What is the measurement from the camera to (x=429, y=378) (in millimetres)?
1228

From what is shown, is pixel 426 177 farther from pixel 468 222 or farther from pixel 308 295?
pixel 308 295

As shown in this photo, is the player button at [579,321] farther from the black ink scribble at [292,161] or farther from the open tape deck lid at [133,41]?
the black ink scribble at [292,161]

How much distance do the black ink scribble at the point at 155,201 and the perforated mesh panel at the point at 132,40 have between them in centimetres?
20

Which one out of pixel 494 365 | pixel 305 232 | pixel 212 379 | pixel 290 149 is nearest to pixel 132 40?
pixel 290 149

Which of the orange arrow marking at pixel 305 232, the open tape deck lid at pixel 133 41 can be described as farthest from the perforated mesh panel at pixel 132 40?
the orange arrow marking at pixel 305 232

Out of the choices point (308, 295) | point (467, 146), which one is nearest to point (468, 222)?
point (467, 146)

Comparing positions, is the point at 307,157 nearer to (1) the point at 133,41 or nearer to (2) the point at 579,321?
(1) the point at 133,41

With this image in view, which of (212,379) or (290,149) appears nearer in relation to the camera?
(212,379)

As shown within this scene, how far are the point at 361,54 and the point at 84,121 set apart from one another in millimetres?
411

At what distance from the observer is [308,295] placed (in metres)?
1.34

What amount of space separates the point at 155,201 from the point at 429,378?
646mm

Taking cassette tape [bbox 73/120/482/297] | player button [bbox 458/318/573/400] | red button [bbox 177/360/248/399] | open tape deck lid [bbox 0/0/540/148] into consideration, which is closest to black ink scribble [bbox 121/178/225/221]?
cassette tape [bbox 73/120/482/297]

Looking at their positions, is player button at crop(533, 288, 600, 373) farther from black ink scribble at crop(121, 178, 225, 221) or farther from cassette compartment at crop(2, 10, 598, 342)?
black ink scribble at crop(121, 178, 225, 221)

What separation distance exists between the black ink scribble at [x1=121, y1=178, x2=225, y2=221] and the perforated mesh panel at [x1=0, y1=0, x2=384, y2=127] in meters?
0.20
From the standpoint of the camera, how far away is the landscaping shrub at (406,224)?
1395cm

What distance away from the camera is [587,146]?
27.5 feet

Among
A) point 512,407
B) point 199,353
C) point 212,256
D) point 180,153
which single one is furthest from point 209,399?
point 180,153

----

# Task instructions
Reproduce the records above exactly as they appear.

# Expected answer
What is the measurement from the camera to (x=429, y=378) (in millimetres)?
1228

From what is shown, is pixel 426 177 farther from pixel 468 222 or farther from pixel 308 295?
pixel 308 295

As shown in this photo, is the player button at [579,321] farther from the black ink scribble at [292,161] or farther from the open tape deck lid at [133,41]?
the black ink scribble at [292,161]

How much distance do the black ink scribble at the point at 155,201 and the perforated mesh panel at the point at 132,40 have between them in centimetres?
20

Which one out of pixel 494 365 | pixel 305 232 | pixel 212 379 | pixel 290 149 is nearest to pixel 132 40?
pixel 290 149

Which of the orange arrow marking at pixel 305 232, the open tape deck lid at pixel 133 41 can be described as farthest from the perforated mesh panel at pixel 132 40?
the orange arrow marking at pixel 305 232

Out of the choices point (308, 295) | point (467, 146), which one is nearest to point (468, 222)?
point (467, 146)

Comparing positions, is the point at 307,157 nearer to (1) the point at 133,41 or nearer to (2) the point at 579,321?
(1) the point at 133,41

With this image in view, which of (212,379) or (290,149) appears nearer in relation to the camera?
(212,379)

As shown within this scene, how far are the point at 361,54 and the point at 84,121 set apart from one another in millimetres?
411

At what distance from the observer is [308,295] placed (in metres)?
1.34

What amount of space separates the point at 155,201 from the point at 429,378?
646mm

Taking cassette tape [bbox 73/120/482/297] | player button [bbox 458/318/573/400] | red button [bbox 177/360/248/399] | open tape deck lid [bbox 0/0/540/148] into consideration, which is closest to black ink scribble [bbox 121/178/225/221]?
cassette tape [bbox 73/120/482/297]

Looking at their positions, is player button at crop(533, 288, 600, 373) farther from black ink scribble at crop(121, 178, 225, 221) or farther from cassette compartment at crop(2, 10, 598, 342)?
black ink scribble at crop(121, 178, 225, 221)

What separation distance exists between the black ink scribble at [x1=121, y1=178, x2=225, y2=221] and the perforated mesh panel at [x1=0, y1=0, x2=384, y2=127] in meters?
0.20
From the standpoint of the camera, how far away is the landscaping shrub at (406,224)?
1395cm

What distance away from the camera is [587,146]?
27.5 feet

Among
A) point 512,407
B) point 199,353
C) point 212,256
D) point 180,153
which single one is furthest from point 209,399?
point 180,153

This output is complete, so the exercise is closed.